KUS-Teilnehmer schreiben, in einer Reihe stehend, etwas auf Papierblätter

KUS-Teilnehmer beim Ausfüllen der Fragebögen bei einem Landausflug (Foto: FAU/Thomas Eberle)

Drei Wochen offline: FAU-Forscher untersuchten die Reaktionen von Jugendlichen

Wie reagieren Jugendliche auf die Trennung von Sozialen Medien? Haben sie Entzugserscheinungen oder vermissen sie gar nichts?
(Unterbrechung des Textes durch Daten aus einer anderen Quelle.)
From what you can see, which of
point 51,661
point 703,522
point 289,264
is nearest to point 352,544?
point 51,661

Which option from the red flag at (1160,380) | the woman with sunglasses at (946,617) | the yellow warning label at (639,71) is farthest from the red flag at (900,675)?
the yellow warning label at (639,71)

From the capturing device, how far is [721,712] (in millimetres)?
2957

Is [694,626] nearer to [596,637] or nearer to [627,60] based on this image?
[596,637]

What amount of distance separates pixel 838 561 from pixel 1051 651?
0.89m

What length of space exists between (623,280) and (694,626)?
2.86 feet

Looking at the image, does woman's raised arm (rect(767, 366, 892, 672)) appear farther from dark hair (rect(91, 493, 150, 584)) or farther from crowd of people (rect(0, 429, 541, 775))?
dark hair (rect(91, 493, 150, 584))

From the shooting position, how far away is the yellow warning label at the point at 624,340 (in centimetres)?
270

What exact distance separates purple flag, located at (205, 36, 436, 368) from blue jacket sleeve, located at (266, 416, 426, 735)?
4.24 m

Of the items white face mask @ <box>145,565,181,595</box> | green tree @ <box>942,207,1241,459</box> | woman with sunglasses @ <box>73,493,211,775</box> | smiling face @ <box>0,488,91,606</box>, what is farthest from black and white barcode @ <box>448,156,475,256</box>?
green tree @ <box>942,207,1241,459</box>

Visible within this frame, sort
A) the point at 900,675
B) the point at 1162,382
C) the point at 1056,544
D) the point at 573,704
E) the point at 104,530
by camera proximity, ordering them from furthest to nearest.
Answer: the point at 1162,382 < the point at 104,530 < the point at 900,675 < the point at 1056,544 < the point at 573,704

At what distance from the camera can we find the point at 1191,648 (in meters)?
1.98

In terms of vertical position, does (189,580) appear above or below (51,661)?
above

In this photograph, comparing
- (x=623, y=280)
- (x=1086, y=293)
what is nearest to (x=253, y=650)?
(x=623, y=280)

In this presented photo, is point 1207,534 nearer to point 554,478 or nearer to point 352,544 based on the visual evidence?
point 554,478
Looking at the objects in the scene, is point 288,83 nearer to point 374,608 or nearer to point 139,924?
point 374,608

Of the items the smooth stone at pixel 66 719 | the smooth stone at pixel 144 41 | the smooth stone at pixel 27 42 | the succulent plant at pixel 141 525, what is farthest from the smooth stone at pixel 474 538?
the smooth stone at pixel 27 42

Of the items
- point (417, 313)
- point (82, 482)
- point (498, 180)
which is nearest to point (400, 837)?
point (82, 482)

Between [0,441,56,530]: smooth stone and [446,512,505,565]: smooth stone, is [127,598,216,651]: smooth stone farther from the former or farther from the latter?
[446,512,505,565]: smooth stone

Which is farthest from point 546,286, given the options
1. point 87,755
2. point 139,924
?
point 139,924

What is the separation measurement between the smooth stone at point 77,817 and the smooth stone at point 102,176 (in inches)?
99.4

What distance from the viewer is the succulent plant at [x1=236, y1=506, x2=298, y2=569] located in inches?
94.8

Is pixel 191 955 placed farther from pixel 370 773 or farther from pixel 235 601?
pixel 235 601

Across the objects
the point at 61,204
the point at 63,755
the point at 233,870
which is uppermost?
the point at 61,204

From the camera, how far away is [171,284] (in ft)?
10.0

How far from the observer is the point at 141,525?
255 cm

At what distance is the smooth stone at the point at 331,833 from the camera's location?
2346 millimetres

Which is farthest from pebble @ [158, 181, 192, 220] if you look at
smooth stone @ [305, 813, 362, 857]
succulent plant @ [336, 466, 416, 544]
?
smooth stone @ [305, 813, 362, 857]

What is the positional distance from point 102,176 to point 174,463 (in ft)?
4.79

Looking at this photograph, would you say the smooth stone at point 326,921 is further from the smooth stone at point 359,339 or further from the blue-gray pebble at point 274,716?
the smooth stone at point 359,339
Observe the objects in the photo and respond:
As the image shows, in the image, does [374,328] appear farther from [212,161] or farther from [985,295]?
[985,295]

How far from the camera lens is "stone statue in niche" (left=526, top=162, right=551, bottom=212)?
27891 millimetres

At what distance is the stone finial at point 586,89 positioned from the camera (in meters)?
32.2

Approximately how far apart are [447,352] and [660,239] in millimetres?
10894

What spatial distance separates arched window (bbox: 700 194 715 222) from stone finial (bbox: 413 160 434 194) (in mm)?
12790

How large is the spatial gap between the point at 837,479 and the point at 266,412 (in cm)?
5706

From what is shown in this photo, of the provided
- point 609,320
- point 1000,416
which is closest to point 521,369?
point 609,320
Dieser Frage gingen Bildungsforscher der FAU in einer sehr besonderen Umgebung nach: dem „Klassenzimmer unter Segeln“. Sechs Monate lang waren ausgewählte Schülerinnen und Schüler der 10. Jahrgangsstufe mit dem Dreimaster „Thor Heyerdahl“ unterwegs. Ganz ohne WLAN, dafür unter Beobachtung von Prof. Dr. Thomas Eberle und Dr. Zinaida Adelhardt vom Institut für Erziehungswissenschaften der FAU.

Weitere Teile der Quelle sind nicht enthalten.